あさごはんのなっとうを食べながら、目を泳がせて
わすれちゃったとかウソつきながら、こうさぎが相談してきた。


少し前から、たぶん悩みがあるのかなって思っていた。ときどき幼稚園に行きたくないっていうのは、何かありそうだけれどなにかしら・・・と・・・ここ1月ほど気になっていた。


あ、そうだんしてくれるのか。


なんだかそのことにホッとして、悩みの内容はともかく、安堵する。

こうさぎが言うには、こうさぎが一緒に遊ぼうって誘うお友達のうち2人に、最近いつも「こうさぎくんとは遊べないよ」と言われるらしい。どうしてって聞いても教えてくれない、ということだった。
こうさぎはいままでともだちが多すぎて私の子であることが不自然なくらい(汗)だったから、やっと人間関係にも躓きを覚え始めたことに成長を感じた。

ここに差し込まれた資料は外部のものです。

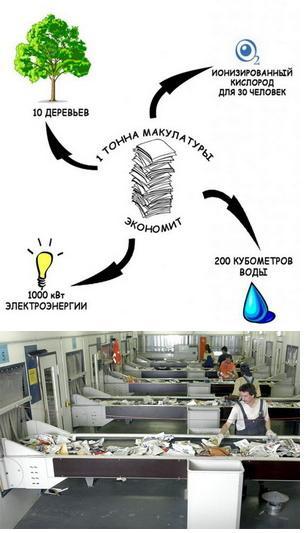 Мировой рынок переработки макулатуры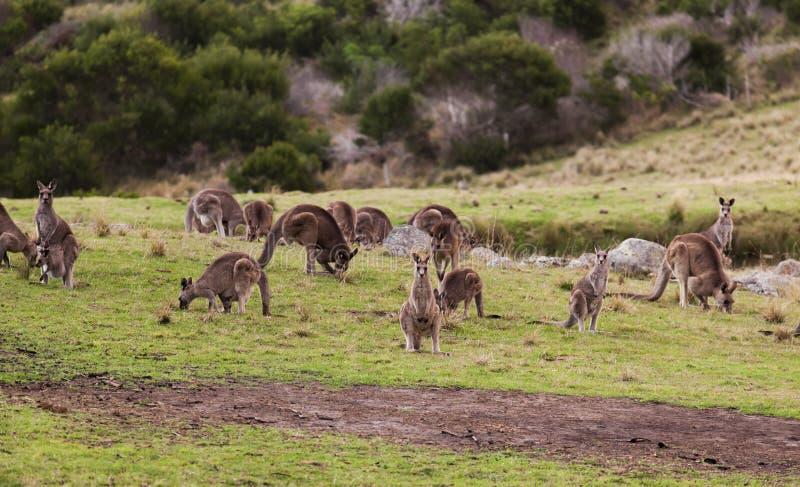 Kängurus bei Sonnenuntergang Nationalpark Eurobodalla australien stockfotos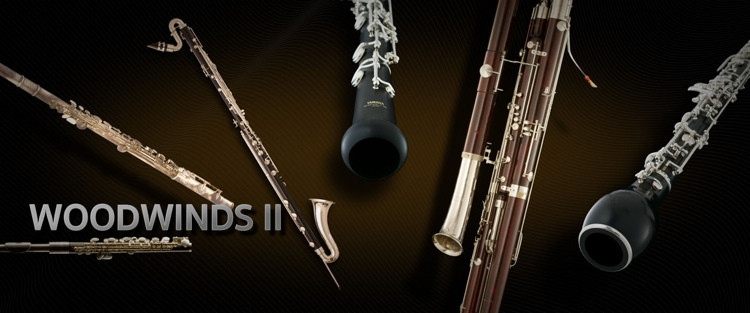 Vienna Symphonic Library Woodwinds II - Full Library image 1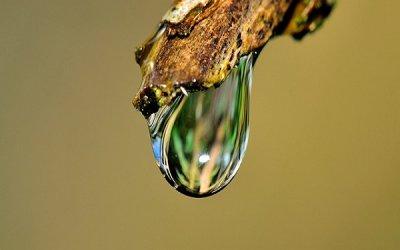 La importancia de la calidad del agua en la salud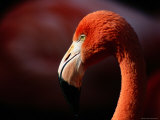 A Portrait of a Captive Greater Flamingo Photographic Print by Tim Laman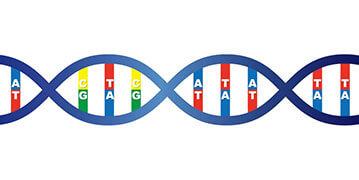 遺伝子(DNA)の2重螺旋のイメージ・イラスト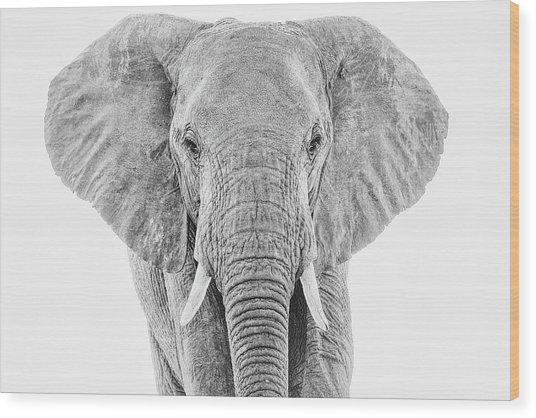 Portrait Of An African Elephant Bull In Monochrome Wood Print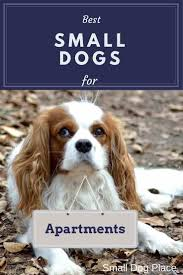 Dogs That Dont Shed Or Bark by Best 25 Best Small Dogs Ideas On Pinterest Small Dogs Cutest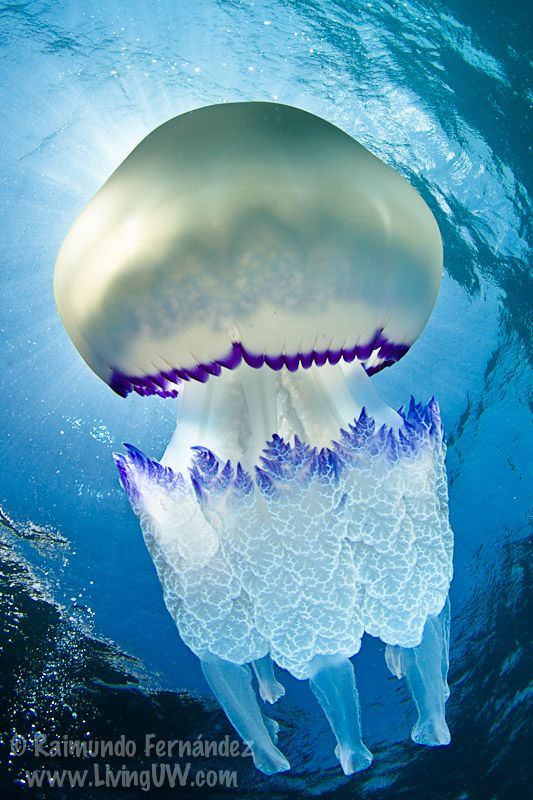 rhizostoma pulmo, commonly known as barrel jellyfish. photo by raimundo fernandez diez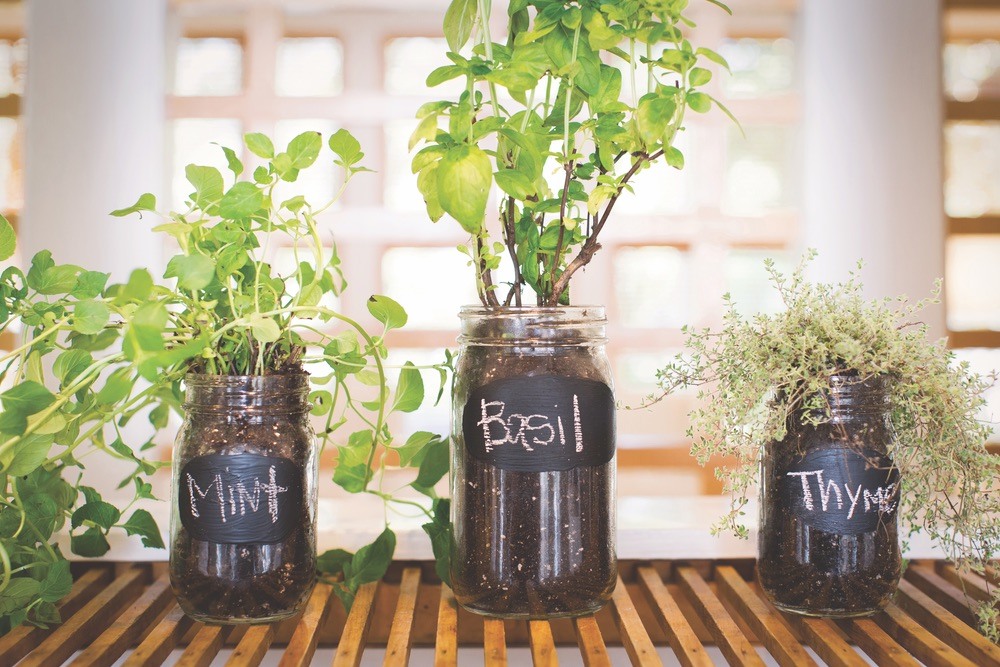 herbs17vie-magazine-diy-projects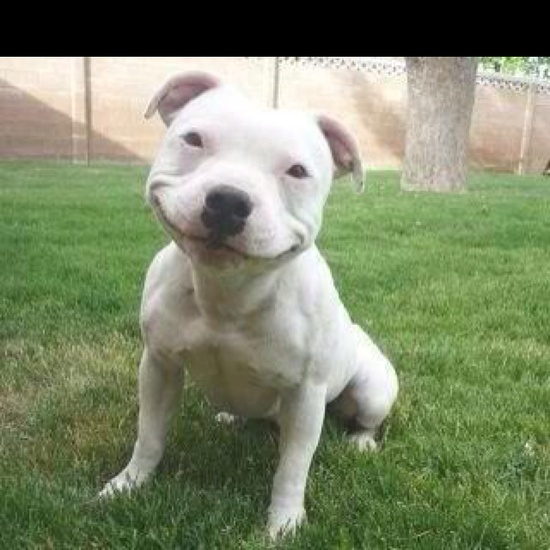 Love that pit bull smile. Pit bulls are great dogs, friendly and sweet.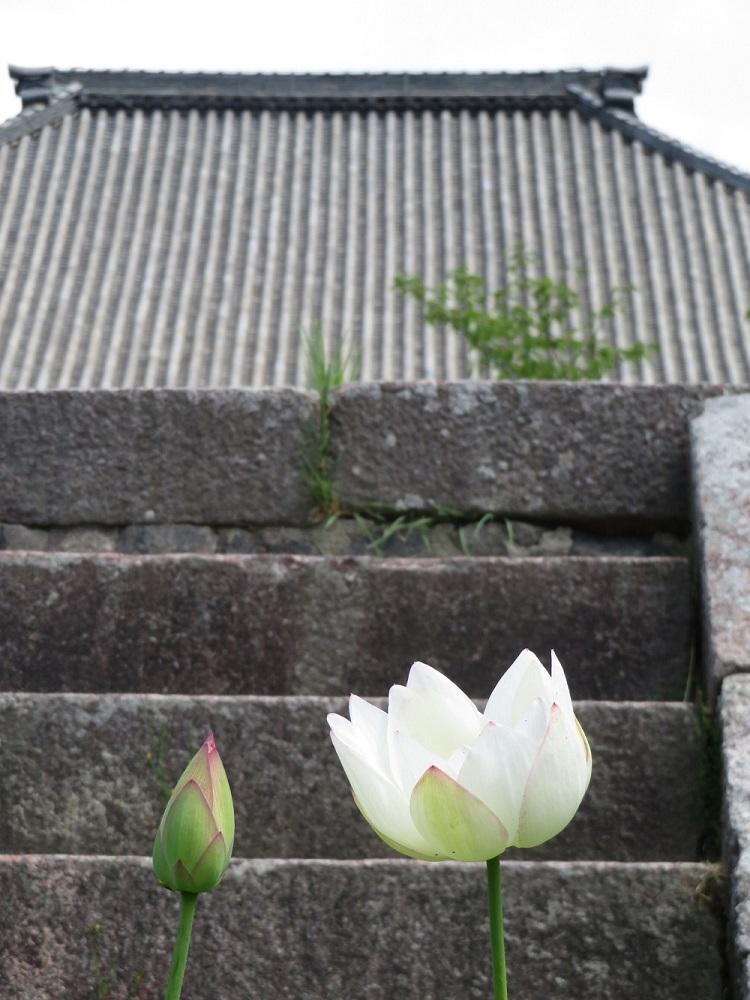 f:id:naradaisukikurabu:20190622143844j:plain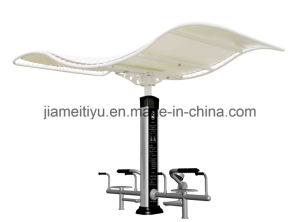 Professional Landscape Outdoor Fitness Equipment Waist & Abdomen Trainer pictures & photos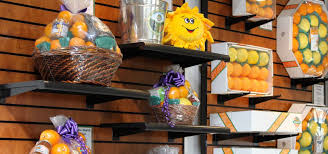 Fort Myers Home Decor Stores Places To Shop Near Fort Myers Stores Boutiques Malls Must Do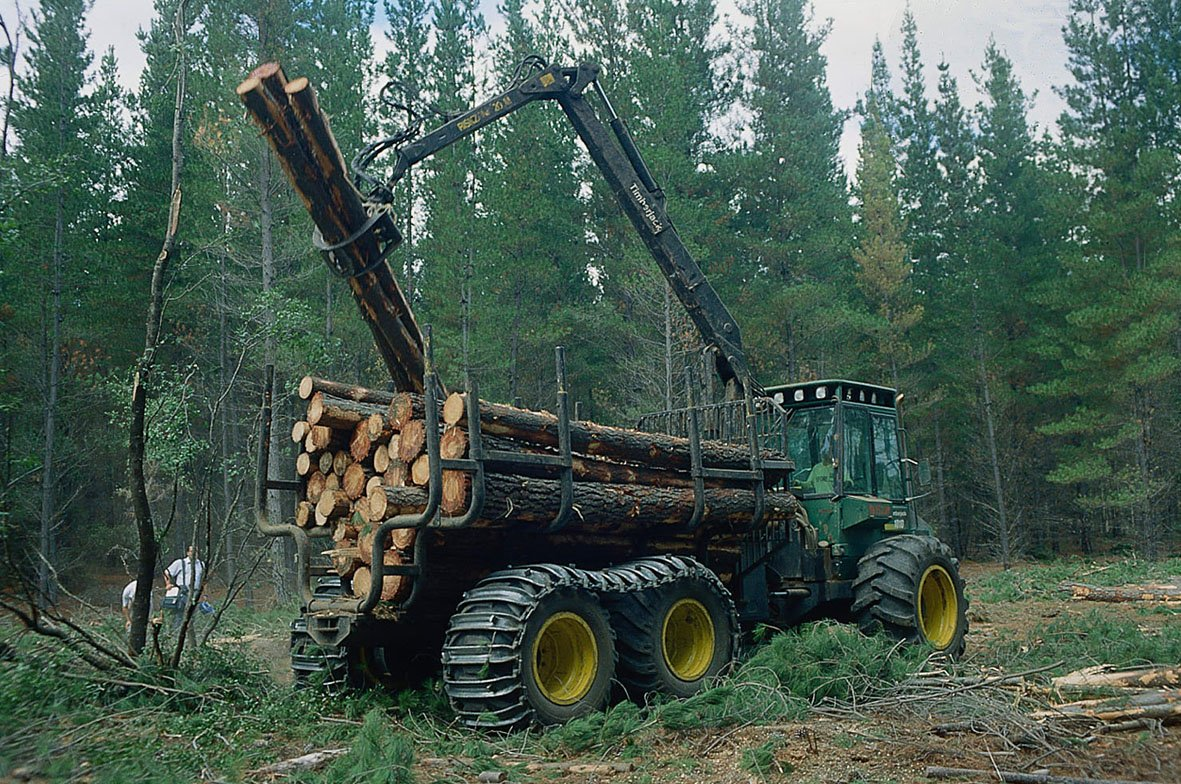 industria forestal.jpg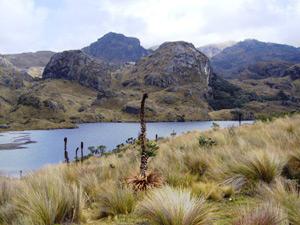 El Cajas Nationalpark bei Cuenca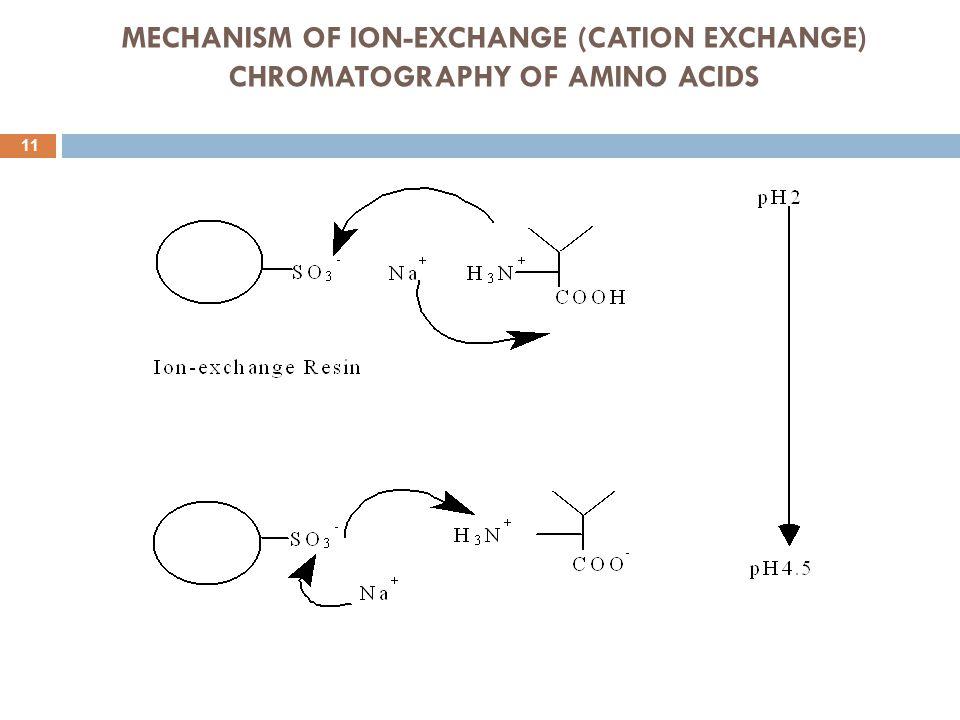 MECHANISM OF ION-EXCHANGE (CATION EXCHANGE) CHROMATOGRAPHY OF AMINO ACIDS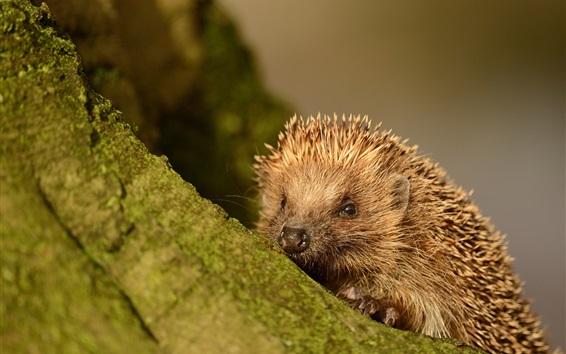 Wallpaper Hedgehog close-up, tree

「こうさぎが思うのは、あのふたりは、ねんしょうさんのときしずく組さんだったから、ずっとふたりでなかよしだったからこうさぎをいれたくないんだと思うんだ・・・」
しょんぼりしている。

あまりに可愛らしい悩みとその姿。

ああんもう!だいじょうぶ!!ママはね!こう見えても!こういうそうだんプロだから!!!全力でこうさぎのチカラになるわ・・・☆☆と目から炎が出そうになったが、さてどんなところから話そうかと思うと全然何も思い浮かばない。
仕事っぽいことができない。
4歳児にカウンセリングとかしたことないしっていうか、
ともだちでもそうだが身近な人であればあるほど、そうだんは素でしか聞けないのだ・・・なんだか。

さて、素の私の、なんと乏しいことだろう。。。
本当に何も言ってやれる言葉がない。
だって私、このくらいの年齢の時はこうさぎほどともだちがいなかったので
たいしたトラブルもなかったんだもの。(汗

結局、
こうさぎの行動にひとつふたつアドバイスと、「遊べる子と遊んでいればいいわ」と言って、
「ママはこうさぎといつも遊びたいな。せかいでいちばん大好きだもの。」と言ってやったら膝の上でまるまってニコーっとした。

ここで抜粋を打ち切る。